Hong Kong activists have jail sentences overturned | World news


Joshua Wong, Nathan Law and Alex Chow convicted over 2014 democracy protests

Joshua Wong, Alex Chow and Nathan Law outside the court of final appeal in Hong Kong

Joshua Wong, Alex Chow and Nathan Law outside the court of final appeal in Hong Kong.
Photograph: Bobby Yip/Reuters

Three prominent Hong Kong democracy activists have won an appeal in the territory’s highest court against jail sentences relating to the 2014 “Umbrella Movement” protests, but were warned that future acts of civil disobedience would be dealt with harshly.

Joshua Wong, Nathan Law and Alex Chow were given prison terms ranging from six to eight months in August on charges of “unlawful assembly” for staging a demonstration that sparked 11 weeks of sit ins in 2014 calling for greater democracy.

A five-judge panel at the court of final appeal said those sentences applied a new standard “retroactively” and overturned the prison terms. But speaking for the court, the chief justice, Geoffrey Ma, said “elements of disorder or violence must be deterred”, and “fully endorsed” harsher sentences for protests in the future.
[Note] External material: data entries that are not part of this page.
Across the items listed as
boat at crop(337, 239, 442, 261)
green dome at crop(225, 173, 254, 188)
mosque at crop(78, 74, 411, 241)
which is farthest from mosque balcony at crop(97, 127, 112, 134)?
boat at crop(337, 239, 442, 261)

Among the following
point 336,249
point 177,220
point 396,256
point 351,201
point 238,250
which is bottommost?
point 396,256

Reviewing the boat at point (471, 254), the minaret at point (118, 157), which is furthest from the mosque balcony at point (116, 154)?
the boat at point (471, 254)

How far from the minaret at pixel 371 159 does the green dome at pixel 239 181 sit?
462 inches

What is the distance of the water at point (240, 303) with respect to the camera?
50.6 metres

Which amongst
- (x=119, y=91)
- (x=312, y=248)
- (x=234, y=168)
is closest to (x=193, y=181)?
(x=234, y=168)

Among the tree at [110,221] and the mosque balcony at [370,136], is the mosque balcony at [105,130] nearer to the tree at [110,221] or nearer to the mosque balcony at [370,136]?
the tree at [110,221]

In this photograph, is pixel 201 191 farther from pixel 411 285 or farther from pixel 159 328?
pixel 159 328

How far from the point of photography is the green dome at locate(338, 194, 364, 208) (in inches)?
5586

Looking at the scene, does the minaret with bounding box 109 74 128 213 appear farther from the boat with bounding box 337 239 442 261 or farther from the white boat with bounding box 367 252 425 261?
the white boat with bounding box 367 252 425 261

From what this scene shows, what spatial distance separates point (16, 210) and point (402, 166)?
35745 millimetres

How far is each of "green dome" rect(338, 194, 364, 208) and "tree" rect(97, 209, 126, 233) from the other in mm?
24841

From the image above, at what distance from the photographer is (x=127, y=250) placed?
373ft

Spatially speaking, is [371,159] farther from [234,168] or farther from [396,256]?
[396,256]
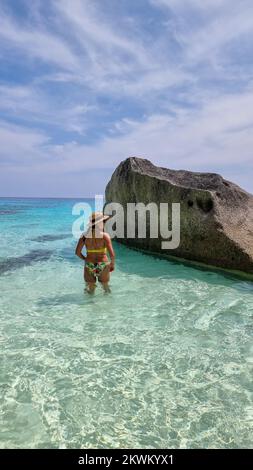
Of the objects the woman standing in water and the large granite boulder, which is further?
the large granite boulder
Hong Kong’s government has taken an increasingly hard line on dissent in the past year, jailing protesters, banning activists from standing for election over their political views and successfully applying for popularly elected lawmakers to be disqualified.

“Even though today my sentence was reduced, I’m still facing prison for other charges,” Wong said. “Although we won today, Hong Kong is still far from upholding the rule of law, there are still political prisoners and the government is pursuing a political agenda in the courts.”

The jail terms were highly controversial and came after Hong Kong’s Beijing-appointed government applied for harsher punishments. The trio had already been given lighter sentences, with Wong and Law completing community service and Chow receiving a suspended prison term.

“The Hong Kong government has redoubled efforts to weaken pro-democracy voices,” said Maya Wang, a senior researcher at Human Rights Watch. “The government is using this case to see how far it can go in pursuing political prosecutions, and it will inform their strategy going forward.”

“No one should be prosecuted for a peaceful protest,” she added.

In jailing the three activists last year, Judge Wally Yeung argued the sentences were a necessary deterrent to what he called a “sick trend” of anti-government protest.

The trio was nominated for the 2018 Nobel peace prize by a group of US lawmakers last week for their “principled commitment to a free and prosperous Hong Kong. They are an inspiration and their cause has reverberations far beyond their city”.

The UK handed back Hong Kong to China in 1997 under an agreement that promised to safeguard the city’s autonomy from the Communist-ruled mainland and pledged greater freedoms.

Some observers have expressed concern over human rights. Paddy Ashdown, the former leader of the Liberal Democrats, painted a bleak picture after a recent fact-finding trip.

“Over the past five years, the freedoms guaranteed to the people of Hong Kong in its mini-constitution, the basic law, have been increasingly eroded,” Ashdown wrote in the report. “The rule of law is under pressure, human rights are undermined and the city appears no closer to democracy.”

Writing in the Guardian after beginning his prison stint, Wong said: “Being locked up is an inevitable part of our long, exhausting path to democracy. Our bodies are held captive, but our pursuit of freedom cannot be contained.”

The jail terms have already prevented Wong and Law from running in an upcoming byelection for the city’s legislature, where rules prevent anyone sentenced to more than three months in prison from standing for five years.

Wong was jailed for an additional three months in January on a separate charge of failing to leave a protest site during the 2014 sit-in. He had pleaded guilty.

Last month, the government banned Agnes Chow, who founded a political party with Wong and Law, from standing for election over the party manifesto.